COLORBEARER OF ATHENS, GEORGIA LOCALLY OWNED SINCE 1987
March 16, 2016

Pointless Fights and Safe Spaces

Hey, Bonita…

I don't know about you, but I think it's possible to communicate too much in a relationship. Case in point: My fiancée is really big on talking and honesty, and it's a big part of our relationship, but as a result we argue like crazy! We're usually able to work it out in the end or at least agree to disagree, but it gets really stressful in the moment, and I'm starting to get tired of fighting. Sometimes when we're talking it just turns into arguing, and then we're not on good terms for weeks.

She's really insistent on openness, and I love that, but I worry that all the talking leads us into disagreements that we wouldn't have had otherwise. Everything else really is perfect except for this, and I look forward to marrying her, but I don't wanna be kicked out of bed twice a month because of some random comment I made during a pointless fight.

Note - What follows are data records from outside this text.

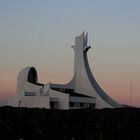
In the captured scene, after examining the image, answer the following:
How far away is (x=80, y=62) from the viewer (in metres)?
75.6

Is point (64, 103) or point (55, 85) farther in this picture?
point (55, 85)
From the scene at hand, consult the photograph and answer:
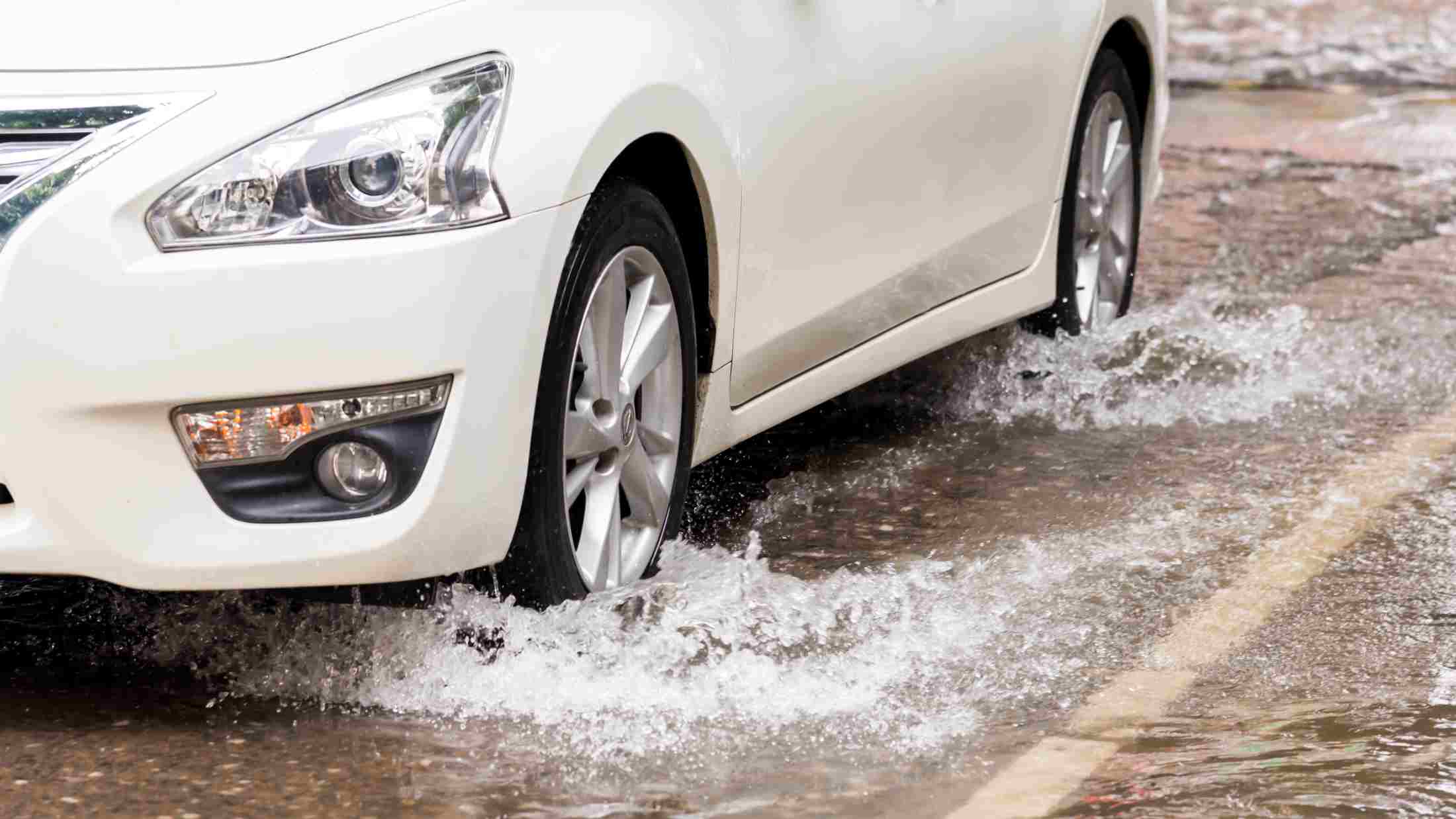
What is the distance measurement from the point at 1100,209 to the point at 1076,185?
1.02 ft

I want to change the way we communicate, but I worry we've been involved for so long that we can't. I'd appreciate any suggestions you have about managing this.

Communication in relationships is definitely a double-edged sword, but it seems to me that you’ve gotten the worst of both edges. If everything is turning into blowouts that put y'all in separate beds, I'd definitely agree that your communication style needs some work. I don't think it's a bad thing to stress openness and honesty, but you’ve gotta pick your battles, and you two are just screaming “LEROY JENKINS” and running into the fray.

Ideological differences and offensive perspectives are understandable reasons why one might put her partner on the couch, but I hope y'all aren't having giant philosophical blowouts that often. If the conversations are always intense and existential, I'd recommend moving on to more lighthearted topics. But if you're being put on punishment for not liking that new Rihanna song, then it's time for you two to figure what's really important in your relationship.

I believe in standing one’s ground, but letting things go also feels good. Shorten the conversations that you know will lead to arguments. Once everyone's made their points, just move on to something else.


I split up with my girlfriend a few months ago, and it wasn't pretty. We decided to keep the peace by sorta “splitting up” our regular hangouts, but she hasn't honored her end of the agreement, and now I just prefer not to go out at all. I'm getting bored, though, and the weather is warming up, so I know I'm gonna want to hit the town soon, but I really do dread running into my ex. I have people that I hang out with, but most of my friends are downtown, and I'm starting to miss them. How can I get my social life back without seeing her?

I like to think of Athens as the Reno of the South: the biggest little city you’ve ever seen. It looks big but feels small, especially on that interpersonal level. It's pretty much impossible to not sleep with your friends’ exes or avoid someone you hate. If you're attached to spaces that she enjoys, too, maybe it's time to break the silence and talk again about your agreement.

I offer this advice with hesitation, however, because you're obviously still in a lot of pain if it's been months and you still don't even want to see her face. I worry that reaching out to rehash the conditions of your breakup will be triggering for you and angering for her—if she's moved on and is living her life happily, she'll marvel at your nerve for asking her to change for you. And she wouldn't be wrong to scoff at your request, while I do feel you have the right to make it.

Your main focus should be letting go of any emotions you still have for your ex so the sight of her can have no effect on you in the future. In the meantime, you don't have to party at your same old haunts, and the Epps Bridge part of town is getting pretty fun. Those friends you never see would probably love to meet up and hang out at a new place.

You could ask for your space from her, sure, but you could also find a better one.